#### GIVEN INSTRUCTION 1:
Answer these questions about the Haptic Wave passage.
(a) Which institution are Atau Tanaka and Adam Parkinson from?
(b) How many workshops did the development of the Haptic Wave device span?
(c) For what tasks can keyboard shortcuts not replace the mouse?
#### GIVEN INSTRUCTION 2:
List, in order, every stage of the Haptic Wave device's development process that the Haptic Wave passage names.

** begin SUPPLIED TEXT **

Another member of the tangible family are the haptic interfaces, I felt the urge to include it in this blog post after hearing about the haptic wave project from John’s last one-on-one session with me. The Haptic Wave is a project conducted by Atau Tanaka and Adam Parkinson from Goldsmiths, University of London. So, I read their paper [11], which won best paper award in Proceedings of the 2016 CHI Conference on Human Factors in Computing Systems, and the project is really inspiring.

Haptic Wave is a device that helps visually impaired audio engineers, musicians, podcasts producers, etc. by mapping the visual representations of audio signals to the haptic domain (see video below). In other words, just like the visual waveforms allow a user to see sound, Haptic Wave is a tool which allows people with sight impairment to feel the sound. This work is a great example of participatory design which serves the participation issue in the digital civics agenda. The development process of the Haptic Wave device spanned over three workshops: scoping and brainstorming with the participants, then testing and gathering feedback, then a final testing and responding to previous feedbacks, followed by six studio trials. The idea stemmed from the difficulties that visually impaired audio engineers face with the off-the-shelf accessibility tools such as screen readers, and the overwhelming unnecessary information they are forced to listen to in order to know what is on the screen, that made them opt for the keyboard and using keyboard shortcuts to achieve certain tasks, the mouse wasn’t even useful for them as they will have to listen to a readout of cursor position on the screen. The keyboard shortcut is a working option for them however, it can’t substitute the mouse for dragging or drawing shapes and curves for example.

** end SUPPLIED TEXT **
** begin SUPPLIED INFORMATION **

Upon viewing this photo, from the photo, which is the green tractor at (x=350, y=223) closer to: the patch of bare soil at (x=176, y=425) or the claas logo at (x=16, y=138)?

** end SUPPLIED INFORMATION **

#### TASK SOLUTION 1:
(a) Goldsmiths, University of London.
(b) Three workshops.
(c) Dragging, or drawing shapes and curves.

#### TASK SOLUTION 2:
1. Scoping and brainstorming with the participants
2. Testing and gathering feedback
3. Final testing and responding to previous feedback
4. Six studio trials